The First Casualty of News

A Private War (Matthew Heineman, 2018)

Marie Colvin was a female war correspondent, following in the footsteps of Martha Gellhorn (and Kate Adie), reporting under fire from many of the hell holes of the world. We know what war correspondents are like from films — hardbitten, tough, driven, sociopathic and unable to maintain normal relationships, slave to the bottle and traumatised if they’d but admit it. It’s still unusually to see a women in this role on film, although since at least the 1930s journalism has been an acceptable job for a woman on screen.
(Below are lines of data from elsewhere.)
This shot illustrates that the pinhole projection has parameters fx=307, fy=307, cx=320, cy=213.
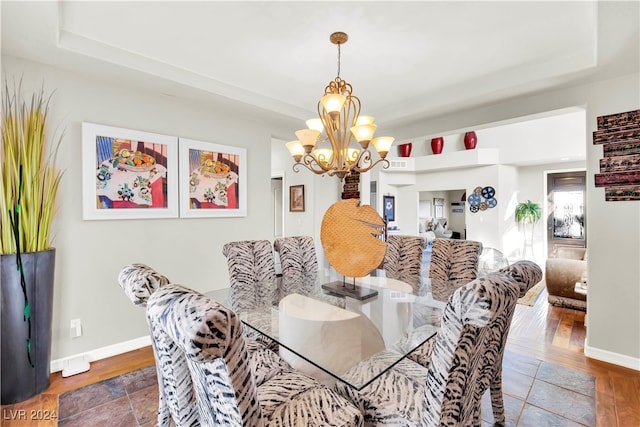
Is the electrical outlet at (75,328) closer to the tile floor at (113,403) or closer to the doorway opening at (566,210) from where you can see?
the tile floor at (113,403)

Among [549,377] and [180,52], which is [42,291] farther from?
[549,377]

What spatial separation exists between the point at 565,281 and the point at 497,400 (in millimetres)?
2708

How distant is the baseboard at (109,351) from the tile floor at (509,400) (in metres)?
0.41

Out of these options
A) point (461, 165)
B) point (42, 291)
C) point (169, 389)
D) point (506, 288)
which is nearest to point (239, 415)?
point (169, 389)

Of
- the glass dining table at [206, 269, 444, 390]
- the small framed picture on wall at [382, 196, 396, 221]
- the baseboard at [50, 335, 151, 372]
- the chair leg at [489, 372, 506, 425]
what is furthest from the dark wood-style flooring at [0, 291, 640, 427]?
the small framed picture on wall at [382, 196, 396, 221]

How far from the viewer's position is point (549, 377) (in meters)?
2.23

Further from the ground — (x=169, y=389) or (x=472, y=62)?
(x=472, y=62)

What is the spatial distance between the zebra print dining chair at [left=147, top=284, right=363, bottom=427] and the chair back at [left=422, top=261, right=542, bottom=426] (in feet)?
1.11

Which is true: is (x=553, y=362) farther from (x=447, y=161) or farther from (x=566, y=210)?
(x=566, y=210)

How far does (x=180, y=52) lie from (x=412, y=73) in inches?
74.7

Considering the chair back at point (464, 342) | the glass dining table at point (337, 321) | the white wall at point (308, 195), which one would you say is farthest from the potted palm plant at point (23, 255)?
the white wall at point (308, 195)

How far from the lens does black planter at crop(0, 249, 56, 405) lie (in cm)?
189

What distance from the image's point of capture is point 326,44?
2.20m

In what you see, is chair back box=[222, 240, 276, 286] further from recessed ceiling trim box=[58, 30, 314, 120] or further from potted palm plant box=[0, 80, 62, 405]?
A: recessed ceiling trim box=[58, 30, 314, 120]
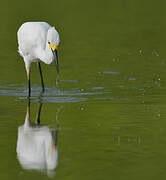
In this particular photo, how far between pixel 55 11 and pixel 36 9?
899 millimetres

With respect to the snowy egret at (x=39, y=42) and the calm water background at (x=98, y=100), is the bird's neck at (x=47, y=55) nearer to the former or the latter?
the snowy egret at (x=39, y=42)

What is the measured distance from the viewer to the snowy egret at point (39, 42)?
476 inches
In 2012 Colvin and Rémi Ochlik were both killed by an improvised explosive device in the city of Homs, Syria. We should know this going into the film, but after the first caption locating us in Homs subsequent ones let us know how many years are left to her death. It’s as if we’re not trusted. We’re also not trusted to know what journalism is — or should be — as Colvin is repeatedly given speeches that would seem to be taken from journalism textbooks.
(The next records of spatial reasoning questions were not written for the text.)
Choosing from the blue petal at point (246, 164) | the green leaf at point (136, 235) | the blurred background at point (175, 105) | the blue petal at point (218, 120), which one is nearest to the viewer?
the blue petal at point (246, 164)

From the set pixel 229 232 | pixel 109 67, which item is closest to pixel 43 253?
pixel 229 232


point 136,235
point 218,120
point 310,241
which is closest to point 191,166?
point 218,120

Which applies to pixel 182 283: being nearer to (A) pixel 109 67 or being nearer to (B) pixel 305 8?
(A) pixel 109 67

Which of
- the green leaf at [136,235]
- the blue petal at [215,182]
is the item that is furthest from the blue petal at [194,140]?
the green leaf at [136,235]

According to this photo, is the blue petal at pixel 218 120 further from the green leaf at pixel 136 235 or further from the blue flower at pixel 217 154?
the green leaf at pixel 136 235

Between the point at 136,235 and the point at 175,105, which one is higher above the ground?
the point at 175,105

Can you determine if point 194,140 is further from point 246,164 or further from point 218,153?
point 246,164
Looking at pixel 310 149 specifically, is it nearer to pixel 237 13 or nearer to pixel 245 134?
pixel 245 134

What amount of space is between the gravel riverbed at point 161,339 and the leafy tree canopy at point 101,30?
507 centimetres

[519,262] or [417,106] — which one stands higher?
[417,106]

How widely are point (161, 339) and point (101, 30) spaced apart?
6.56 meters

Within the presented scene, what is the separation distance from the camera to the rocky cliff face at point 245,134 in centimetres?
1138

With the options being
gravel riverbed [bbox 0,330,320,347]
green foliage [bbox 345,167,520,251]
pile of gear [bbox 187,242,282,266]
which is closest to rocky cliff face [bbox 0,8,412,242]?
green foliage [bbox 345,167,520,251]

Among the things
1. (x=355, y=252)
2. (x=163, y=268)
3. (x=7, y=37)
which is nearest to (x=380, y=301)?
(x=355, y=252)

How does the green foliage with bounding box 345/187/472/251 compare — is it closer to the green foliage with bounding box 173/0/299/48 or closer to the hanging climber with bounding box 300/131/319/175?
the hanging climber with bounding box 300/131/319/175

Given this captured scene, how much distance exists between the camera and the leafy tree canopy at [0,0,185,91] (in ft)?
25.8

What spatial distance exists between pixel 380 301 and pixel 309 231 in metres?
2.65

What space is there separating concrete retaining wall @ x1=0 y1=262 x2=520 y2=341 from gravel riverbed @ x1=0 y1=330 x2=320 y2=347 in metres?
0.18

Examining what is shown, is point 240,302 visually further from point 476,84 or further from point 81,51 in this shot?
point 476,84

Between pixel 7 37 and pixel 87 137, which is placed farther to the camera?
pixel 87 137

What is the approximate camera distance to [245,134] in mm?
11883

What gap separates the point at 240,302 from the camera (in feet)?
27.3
The script, frankly, clunks.

Pike does her best, although the decision to begin with a voiceover from Covin herself (and to close with footage of that speech) makes a truth claim and fact check comparison more prominent than the film can support. Her on-screen husband David Irens (Greg Wise) and later boyfriend Tony Shaw (Stanley Tucci) are clearly not Patrick Bishop or Richard Flaye, the real world equivalents. Some of the rival journalists were rather different than depicted. Her meeting with photographer Paul Conroy (Jamie Dornan) was rather different than shown.

Does this matter? In adapting, say, a novel, then not. With The Favourite, Stan and Ollie, and Mary Queen of Scots, just to mention the last three biopics I’ve seen, liberties have clearly been taken from the actualite. You wouldn’t want to confuse them with history. But this is a film about the telling of truth, for people unable to tell their one story.
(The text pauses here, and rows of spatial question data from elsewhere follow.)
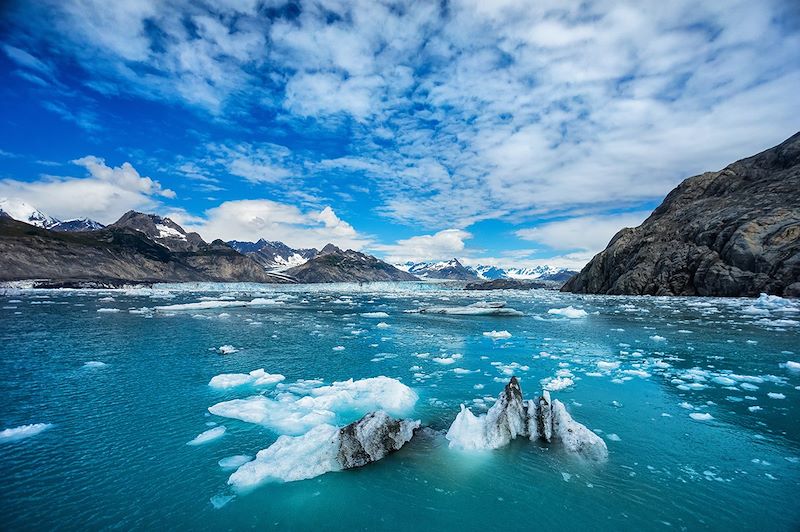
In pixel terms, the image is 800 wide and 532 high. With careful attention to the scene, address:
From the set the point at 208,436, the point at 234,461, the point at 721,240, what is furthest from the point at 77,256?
the point at 721,240

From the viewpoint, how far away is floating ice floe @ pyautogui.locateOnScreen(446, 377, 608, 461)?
9.02 m

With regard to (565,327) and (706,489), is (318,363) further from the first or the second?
(565,327)

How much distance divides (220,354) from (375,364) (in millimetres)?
9107

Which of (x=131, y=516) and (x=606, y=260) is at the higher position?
(x=606, y=260)

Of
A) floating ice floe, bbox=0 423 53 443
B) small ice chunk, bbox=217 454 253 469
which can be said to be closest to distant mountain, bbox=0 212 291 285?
floating ice floe, bbox=0 423 53 443

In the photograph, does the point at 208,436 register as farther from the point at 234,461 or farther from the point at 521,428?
the point at 521,428

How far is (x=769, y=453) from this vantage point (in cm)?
887

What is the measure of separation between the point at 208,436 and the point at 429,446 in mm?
5961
I’d be hard pressed to recall, however, a name of one of those victim of war who wasn’t a reporter. It is she whose background and arc we get. Pike is physically impressive, utterly convincing and believable, although again I think we could have been trusted to see the trauma in her eye(s) rather than a flashback montage and quasi dream sequence. At the same time, the film trusts us to know the context of the four or five warzones she passes through.

At the end, I just felt curiously flat rather than sad or angry, and don’t think that is the fault of any of the performers.